Given problem: Rewrite the lines starting with the one containing "The image you" and going on through the one containing "which object is", swapping "rubble along roadside" for "debris beside the road" and keeping everything else the same. Give back only those lines.

Material shown:
— Begin —

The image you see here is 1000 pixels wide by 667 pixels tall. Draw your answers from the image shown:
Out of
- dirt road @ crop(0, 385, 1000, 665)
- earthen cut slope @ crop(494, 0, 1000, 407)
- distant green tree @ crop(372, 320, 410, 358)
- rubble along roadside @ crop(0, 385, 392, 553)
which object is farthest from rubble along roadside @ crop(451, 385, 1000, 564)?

— End —
— Begin —

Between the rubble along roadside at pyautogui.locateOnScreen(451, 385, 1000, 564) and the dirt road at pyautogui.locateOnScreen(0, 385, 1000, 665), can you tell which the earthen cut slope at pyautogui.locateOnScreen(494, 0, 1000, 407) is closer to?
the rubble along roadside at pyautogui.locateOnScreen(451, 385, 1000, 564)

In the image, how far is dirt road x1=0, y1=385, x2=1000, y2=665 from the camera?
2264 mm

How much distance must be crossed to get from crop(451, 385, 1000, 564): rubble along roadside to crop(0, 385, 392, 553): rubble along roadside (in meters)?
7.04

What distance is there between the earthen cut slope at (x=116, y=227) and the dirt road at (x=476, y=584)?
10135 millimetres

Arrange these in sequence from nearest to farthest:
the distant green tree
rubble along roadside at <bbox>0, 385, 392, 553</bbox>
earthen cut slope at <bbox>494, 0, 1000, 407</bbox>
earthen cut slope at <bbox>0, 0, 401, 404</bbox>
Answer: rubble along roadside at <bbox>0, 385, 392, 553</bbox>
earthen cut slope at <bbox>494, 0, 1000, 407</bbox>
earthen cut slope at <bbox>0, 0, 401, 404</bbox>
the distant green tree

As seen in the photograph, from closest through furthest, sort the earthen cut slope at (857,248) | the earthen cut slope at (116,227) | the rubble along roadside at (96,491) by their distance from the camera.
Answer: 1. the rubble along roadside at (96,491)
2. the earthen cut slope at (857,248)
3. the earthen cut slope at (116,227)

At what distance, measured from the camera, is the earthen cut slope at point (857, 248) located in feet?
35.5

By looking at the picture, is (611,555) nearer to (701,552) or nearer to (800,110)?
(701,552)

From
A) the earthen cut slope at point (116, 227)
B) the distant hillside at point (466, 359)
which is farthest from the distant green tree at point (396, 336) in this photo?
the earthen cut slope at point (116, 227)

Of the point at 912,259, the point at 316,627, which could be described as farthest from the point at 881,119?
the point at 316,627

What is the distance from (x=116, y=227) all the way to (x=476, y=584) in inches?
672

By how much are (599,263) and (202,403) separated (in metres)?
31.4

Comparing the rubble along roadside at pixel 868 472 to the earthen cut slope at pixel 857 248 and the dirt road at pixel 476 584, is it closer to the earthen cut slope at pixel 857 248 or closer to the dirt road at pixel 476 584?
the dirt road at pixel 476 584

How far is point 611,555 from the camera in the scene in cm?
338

— End —
— Begin —

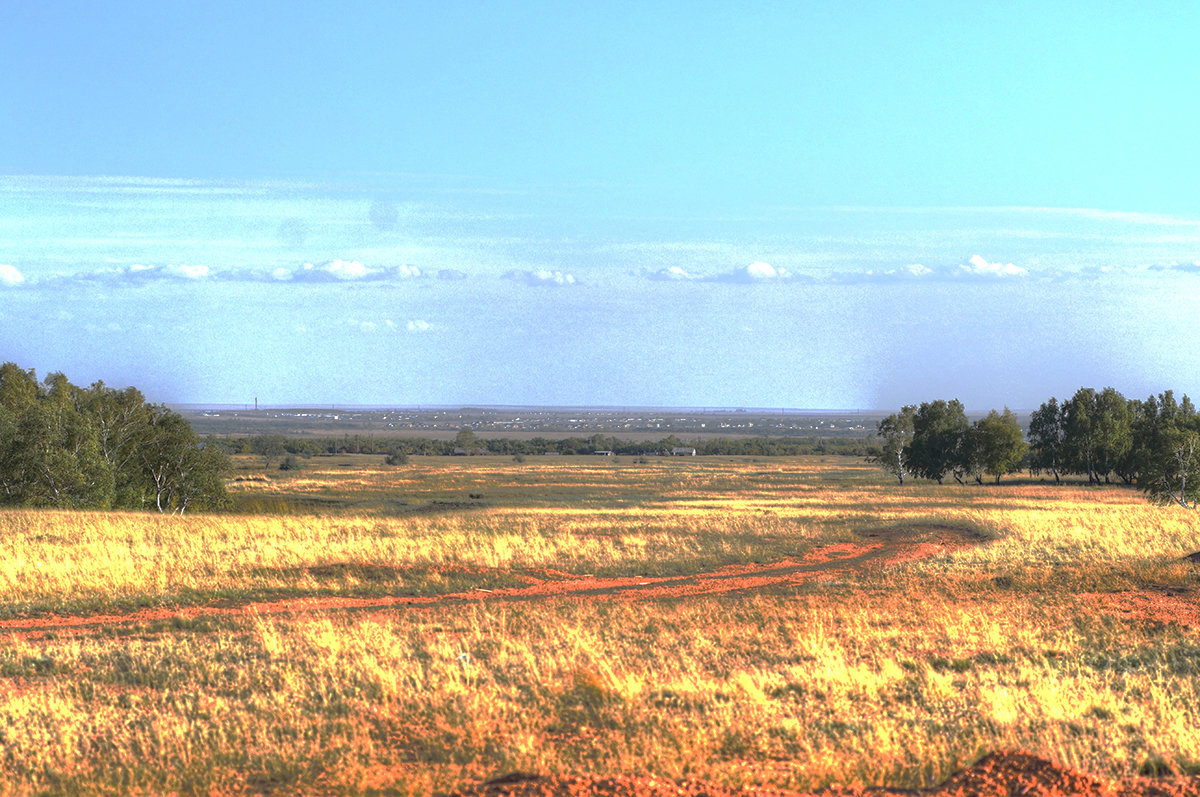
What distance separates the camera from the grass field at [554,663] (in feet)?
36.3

— End —

The solution:
The image you see here is 1000 pixels wide by 667 pixels tall. Draw your answers from the image shown:
Out of
- dirt road @ crop(0, 385, 1000, 665)
- earthen cut slope @ crop(494, 0, 1000, 407)
- distant green tree @ crop(372, 320, 410, 358)
- debris beside the road @ crop(0, 385, 392, 553)
which object is farthest from debris beside the road @ crop(451, 385, 1000, 564)?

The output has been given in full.